Isso é algo que que eu amo desde que me entendo por gente comecei a trabalhar. Secretamente, sempre preferi sair sozinha, com um livro, e ter um momento de respiro no meio do caos do dia, do que encarar um almoço de turma.
É um pequeno presente: escolho, se possível, uma mesa próxima à janela, peço uma coca zero (ou uma taça de vinho, quem sabe) e um prato gostoso sem o risco de ser julgada por ninguém. Abro o livro e tenho certeza de que aquele é um bom dia. Se eu estiver com tempo, peço uma sobremesa e até um chá. Indulgência pura.
Isso era algo que eu fazia pelo menos uma vez por semana antes da pandemia. Dizia para minhas colegas que não podia ir almoçar naquele dia sem dar muitas satisfações e saía para meu encontro comigo mesma. Vinha aquela a sensação gostosa de fazer algo escondido.
Chegou a pandemia e acabou a minha farra. Sair para almoçar era algo tão proibitivo que nem havia a possibilidade de pensar em fazê-lo sozinha. Ficamos todos trancados em casa e, no meu caso, junto com a minha família. Sozinha foi algo que sumiu do meu vocabulário.

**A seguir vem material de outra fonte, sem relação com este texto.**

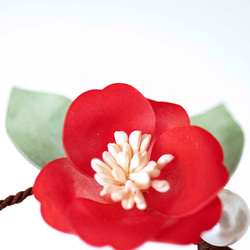 赤い椿のuピン 白椿　かんざし プラ板 髪飾り ヘアアクセサリー 紅椿 椿 パール 7枚目の画像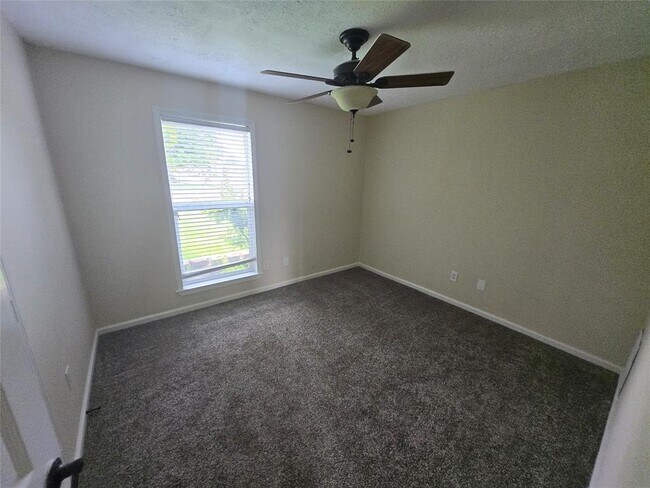 Building Photo - 2318 Green Valley Dr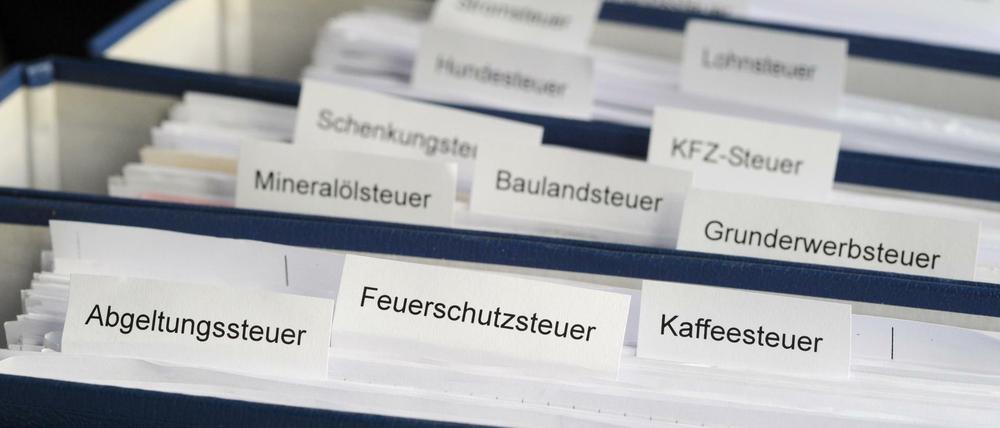 Registerkarten mit den Bezeichnungen der verschiedenen Steuerarten.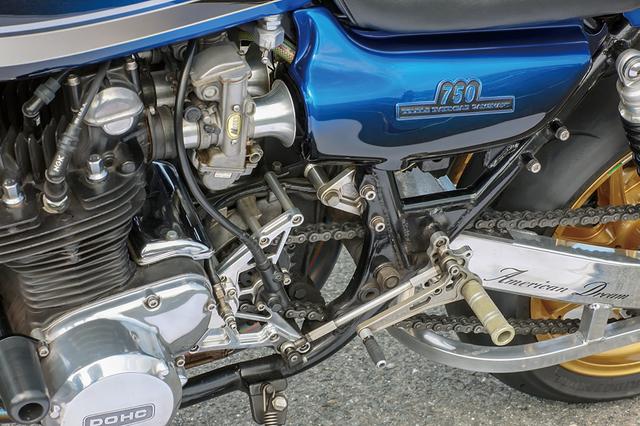 画像: キャブレターはTMRφ36mmで、点火系はウオタニSP-Ⅱフルパワーキット。ステップはOVER製、エンジンマウントもアルミにされる。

Voltei a sair aos poucos e já estava frequentando restaurantes há algum tempo, mas nem pensava em ir sozinha. Minha rotina mudou tanto que isso ficou parecendo uma relíquia da vida pré-pandêmica, um fóssil.
Mas um dia, há duas semanas, aconteceu. Sem planejamento. Eu estava fora de casa desde cedo e enrolada até o meio da tarde. Sem companhia. Um dia pesado, cheio de notícias difíceis. Quando percebi que poderia ticar mais um item da lista, me deu uma euforia que não cabe aqui neste texto. Peguei meu livro, escolhi um restaurante japonês, pedi a minha coca zero. Tinha o sabor de férias.
o tanto que eu me identifico com esse texto!
quando eu voltei a trabalhar após a licença maternidade (Catarina tinha seis meses), eu AMAVA sair para almoçar sozinha. raramente almoçava com o pessoal do escritório. eu pegava meu livro, escolhia o restaurante que estava com vontade naquele dia (trabalhava em Pinheiros, então eu podia escolher entre chinês, armênio, hambúrguer, quilo, mexicano, empanados ou qualquer outra coisa) e era uma hora de puro deleite comigo mesma! para uma mãe isso é sim uma amostra grátis do paraíso.
Carolina,lí sua crônica com um sorriso cúmplice nos lábios.
Uma coisa interessante, tbm está na minha lista dançar muito. Mas uma coisa que sempre gostei e intensificou após os dois anos, eu já fazia com frequência em viagens ao exterior e estou adorando fazer aqui é, ir ao museu, ao cinema, ao bar, solita! Fiquei mais introspectiva, gosto de escrever e adoro ter meu tempo, sem pressão alguma, para observar o que meus olhos, escolherem . Adoro suas crônicas.